== YOUR GOAL ==
Return every line from the records below that contains the word "ground".

(Stored dataset items)
begin

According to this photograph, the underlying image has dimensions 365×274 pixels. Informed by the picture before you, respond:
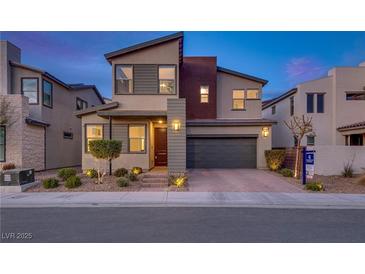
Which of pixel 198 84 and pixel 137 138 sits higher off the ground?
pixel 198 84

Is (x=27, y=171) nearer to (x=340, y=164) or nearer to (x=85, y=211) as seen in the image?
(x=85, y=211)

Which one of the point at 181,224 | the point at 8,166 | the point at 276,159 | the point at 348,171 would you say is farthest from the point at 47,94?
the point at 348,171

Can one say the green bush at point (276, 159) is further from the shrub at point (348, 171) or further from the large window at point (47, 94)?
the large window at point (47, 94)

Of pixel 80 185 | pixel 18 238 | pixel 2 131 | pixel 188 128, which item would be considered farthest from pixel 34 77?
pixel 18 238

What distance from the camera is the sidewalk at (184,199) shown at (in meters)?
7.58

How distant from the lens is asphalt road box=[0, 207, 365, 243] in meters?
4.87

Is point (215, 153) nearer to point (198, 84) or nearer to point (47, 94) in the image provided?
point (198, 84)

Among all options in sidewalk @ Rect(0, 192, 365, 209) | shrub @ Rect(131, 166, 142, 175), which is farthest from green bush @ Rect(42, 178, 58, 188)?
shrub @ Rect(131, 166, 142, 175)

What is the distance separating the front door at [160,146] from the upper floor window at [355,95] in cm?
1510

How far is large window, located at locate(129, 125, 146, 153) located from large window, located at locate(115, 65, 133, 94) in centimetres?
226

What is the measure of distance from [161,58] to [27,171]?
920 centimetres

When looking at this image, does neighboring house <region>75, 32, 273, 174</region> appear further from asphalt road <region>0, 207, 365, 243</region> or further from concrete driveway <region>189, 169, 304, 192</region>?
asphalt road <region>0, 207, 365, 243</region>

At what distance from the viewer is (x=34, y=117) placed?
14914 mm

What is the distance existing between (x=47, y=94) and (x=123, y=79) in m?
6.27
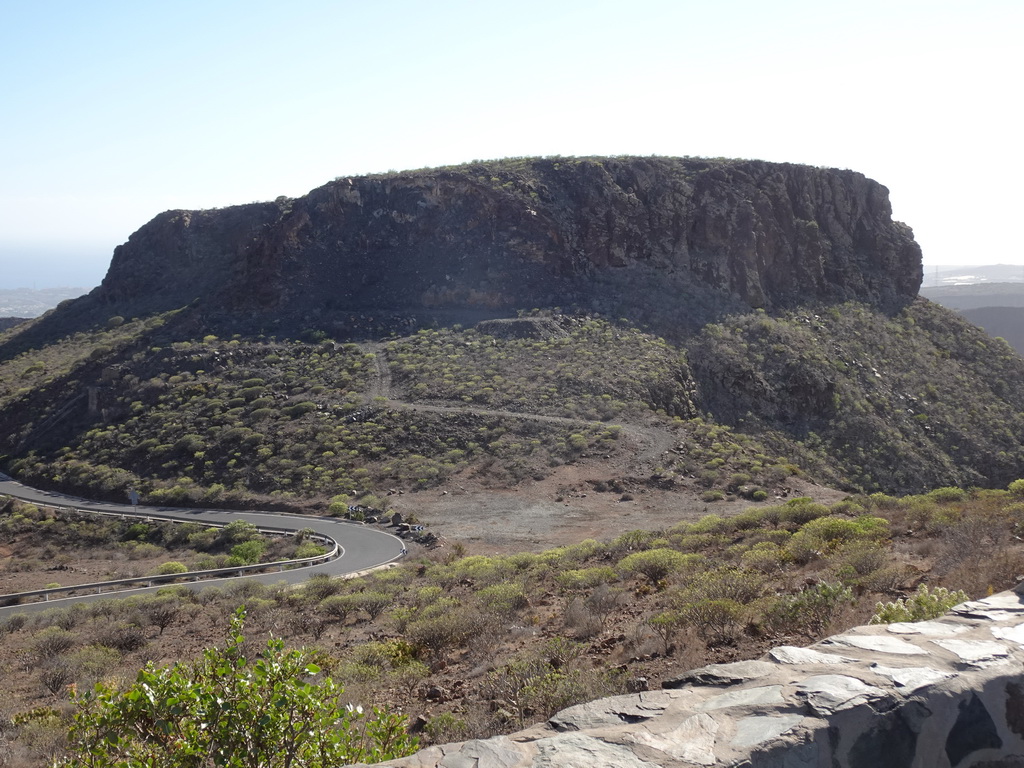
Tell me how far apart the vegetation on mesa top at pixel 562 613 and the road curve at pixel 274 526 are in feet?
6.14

end
begin

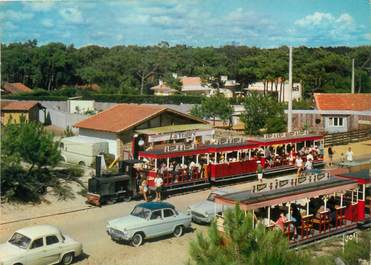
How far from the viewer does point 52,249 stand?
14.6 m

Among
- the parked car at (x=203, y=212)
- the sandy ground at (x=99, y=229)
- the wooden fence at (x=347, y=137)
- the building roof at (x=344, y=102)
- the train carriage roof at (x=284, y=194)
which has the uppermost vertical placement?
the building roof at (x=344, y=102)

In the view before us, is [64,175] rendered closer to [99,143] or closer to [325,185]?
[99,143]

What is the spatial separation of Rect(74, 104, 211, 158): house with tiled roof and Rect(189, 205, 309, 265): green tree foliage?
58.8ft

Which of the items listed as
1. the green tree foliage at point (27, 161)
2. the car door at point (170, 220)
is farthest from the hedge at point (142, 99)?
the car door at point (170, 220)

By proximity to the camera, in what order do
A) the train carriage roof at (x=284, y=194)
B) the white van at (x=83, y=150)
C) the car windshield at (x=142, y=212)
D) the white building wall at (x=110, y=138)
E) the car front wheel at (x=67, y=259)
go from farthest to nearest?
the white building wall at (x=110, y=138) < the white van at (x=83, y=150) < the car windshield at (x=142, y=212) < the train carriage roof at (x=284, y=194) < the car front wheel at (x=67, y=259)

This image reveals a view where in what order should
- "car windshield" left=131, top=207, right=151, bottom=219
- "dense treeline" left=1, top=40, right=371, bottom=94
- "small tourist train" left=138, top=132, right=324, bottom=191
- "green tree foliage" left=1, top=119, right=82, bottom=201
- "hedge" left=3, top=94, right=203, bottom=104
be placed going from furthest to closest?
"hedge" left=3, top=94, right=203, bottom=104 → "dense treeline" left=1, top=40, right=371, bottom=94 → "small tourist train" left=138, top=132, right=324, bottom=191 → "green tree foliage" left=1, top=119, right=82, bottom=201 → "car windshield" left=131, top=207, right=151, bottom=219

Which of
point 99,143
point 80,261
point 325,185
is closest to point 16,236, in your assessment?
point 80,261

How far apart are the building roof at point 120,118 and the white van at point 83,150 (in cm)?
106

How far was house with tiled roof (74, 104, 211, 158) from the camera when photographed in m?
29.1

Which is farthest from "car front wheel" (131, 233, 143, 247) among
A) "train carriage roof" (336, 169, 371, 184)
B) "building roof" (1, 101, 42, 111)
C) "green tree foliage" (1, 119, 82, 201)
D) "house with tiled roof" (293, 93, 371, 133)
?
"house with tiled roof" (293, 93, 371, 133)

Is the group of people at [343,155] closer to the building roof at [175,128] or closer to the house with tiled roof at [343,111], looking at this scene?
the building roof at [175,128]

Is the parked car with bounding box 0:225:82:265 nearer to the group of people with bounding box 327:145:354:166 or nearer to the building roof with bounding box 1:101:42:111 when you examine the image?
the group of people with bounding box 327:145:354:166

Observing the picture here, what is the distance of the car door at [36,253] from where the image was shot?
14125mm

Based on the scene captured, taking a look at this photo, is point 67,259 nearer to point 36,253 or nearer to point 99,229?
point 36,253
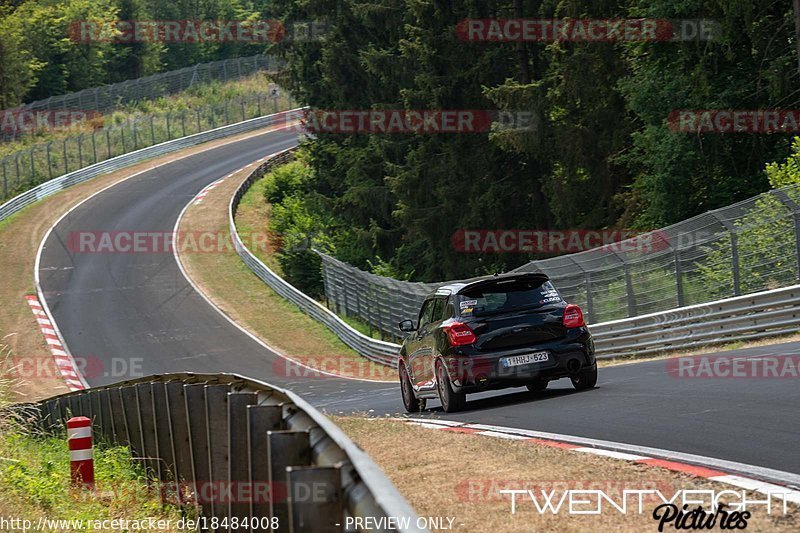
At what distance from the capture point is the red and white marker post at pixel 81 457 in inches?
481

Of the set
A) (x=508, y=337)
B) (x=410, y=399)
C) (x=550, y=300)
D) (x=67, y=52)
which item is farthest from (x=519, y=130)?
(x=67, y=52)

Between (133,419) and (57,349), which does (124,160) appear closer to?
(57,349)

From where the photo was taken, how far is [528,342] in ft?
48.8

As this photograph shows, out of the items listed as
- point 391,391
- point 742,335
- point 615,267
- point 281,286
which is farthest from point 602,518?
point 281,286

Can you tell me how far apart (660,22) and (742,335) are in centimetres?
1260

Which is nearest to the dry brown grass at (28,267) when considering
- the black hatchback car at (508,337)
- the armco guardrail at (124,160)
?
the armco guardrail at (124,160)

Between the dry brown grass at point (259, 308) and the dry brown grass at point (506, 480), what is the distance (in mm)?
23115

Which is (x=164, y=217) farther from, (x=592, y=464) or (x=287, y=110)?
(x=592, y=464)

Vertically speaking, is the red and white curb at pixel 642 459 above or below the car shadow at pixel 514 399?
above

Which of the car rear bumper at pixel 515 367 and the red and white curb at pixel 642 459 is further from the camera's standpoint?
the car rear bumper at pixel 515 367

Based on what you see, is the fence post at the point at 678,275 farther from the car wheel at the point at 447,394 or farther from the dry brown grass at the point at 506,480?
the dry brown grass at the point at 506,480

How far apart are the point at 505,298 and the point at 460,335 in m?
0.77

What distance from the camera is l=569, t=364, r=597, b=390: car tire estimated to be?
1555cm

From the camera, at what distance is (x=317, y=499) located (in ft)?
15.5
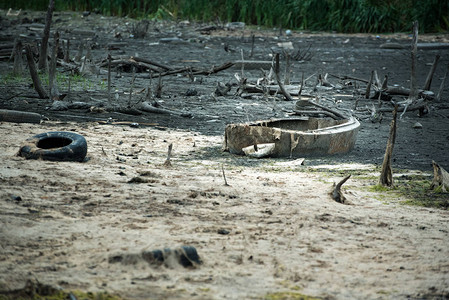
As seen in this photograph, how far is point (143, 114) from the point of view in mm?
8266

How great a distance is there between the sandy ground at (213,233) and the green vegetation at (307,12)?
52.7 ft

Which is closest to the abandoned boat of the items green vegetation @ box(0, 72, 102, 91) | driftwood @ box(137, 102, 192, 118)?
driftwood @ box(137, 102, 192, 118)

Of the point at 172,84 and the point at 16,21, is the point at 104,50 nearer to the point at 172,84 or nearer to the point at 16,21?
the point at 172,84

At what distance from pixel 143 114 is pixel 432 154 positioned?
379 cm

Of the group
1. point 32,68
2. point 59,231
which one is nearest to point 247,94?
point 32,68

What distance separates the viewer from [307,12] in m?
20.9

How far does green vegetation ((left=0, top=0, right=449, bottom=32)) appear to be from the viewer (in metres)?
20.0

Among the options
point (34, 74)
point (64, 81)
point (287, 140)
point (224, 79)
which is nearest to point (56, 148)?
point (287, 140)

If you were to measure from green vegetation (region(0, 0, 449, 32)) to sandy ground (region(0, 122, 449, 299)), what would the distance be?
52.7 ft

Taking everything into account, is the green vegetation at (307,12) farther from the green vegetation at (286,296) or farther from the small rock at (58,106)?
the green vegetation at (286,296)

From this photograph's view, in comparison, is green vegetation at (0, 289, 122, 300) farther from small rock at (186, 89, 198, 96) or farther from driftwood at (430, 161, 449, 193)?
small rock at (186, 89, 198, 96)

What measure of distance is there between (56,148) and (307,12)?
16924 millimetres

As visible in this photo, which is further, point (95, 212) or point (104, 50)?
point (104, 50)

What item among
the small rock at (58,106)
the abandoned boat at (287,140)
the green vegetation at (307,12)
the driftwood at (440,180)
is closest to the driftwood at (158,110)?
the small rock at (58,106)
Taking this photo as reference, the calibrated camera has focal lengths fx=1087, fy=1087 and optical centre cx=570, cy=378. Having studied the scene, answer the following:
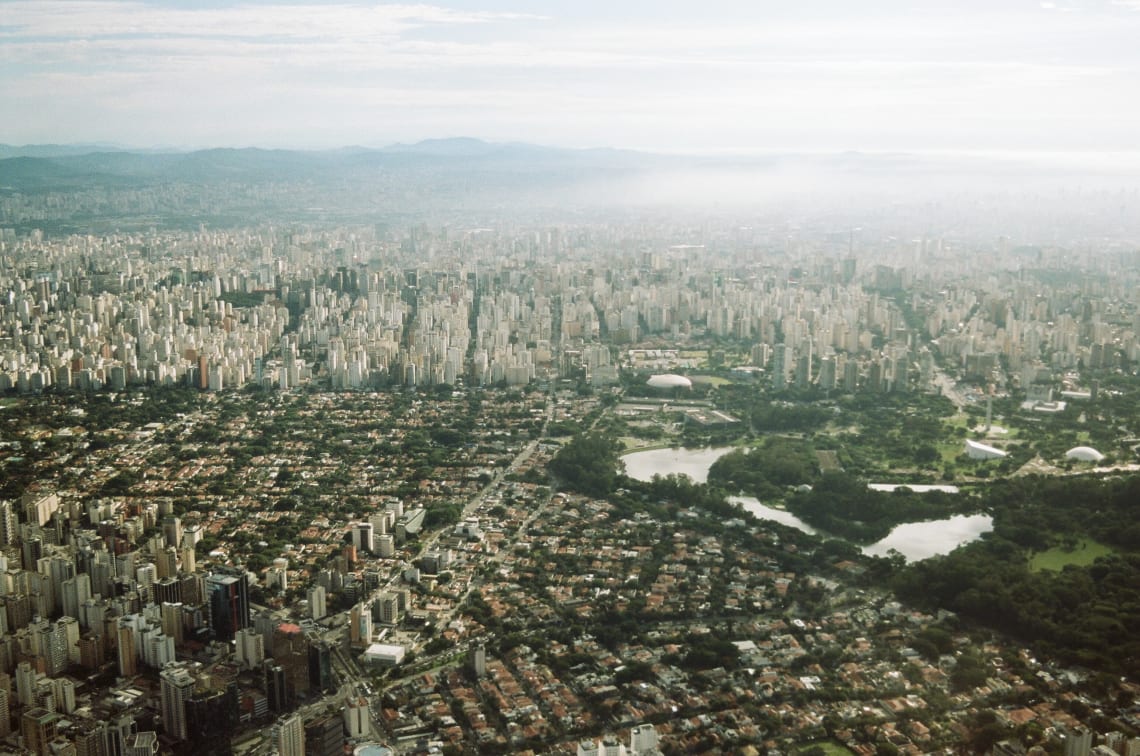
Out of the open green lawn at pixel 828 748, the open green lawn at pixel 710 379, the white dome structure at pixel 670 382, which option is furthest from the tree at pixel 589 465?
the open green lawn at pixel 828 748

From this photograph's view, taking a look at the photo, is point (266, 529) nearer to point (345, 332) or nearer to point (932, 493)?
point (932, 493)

end

== WRITTEN SOLUTION ==
Which of pixel 198 84 and pixel 137 138 sits higher off the ground?
- the sandy ground at (x=99, y=229)
How great a distance is there between the sandy ground at (213,233) and the green vegetation at (307,12)?
If you were to measure from green vegetation (region(0, 0, 449, 32)) to sandy ground (region(0, 122, 449, 299)), what would the distance be?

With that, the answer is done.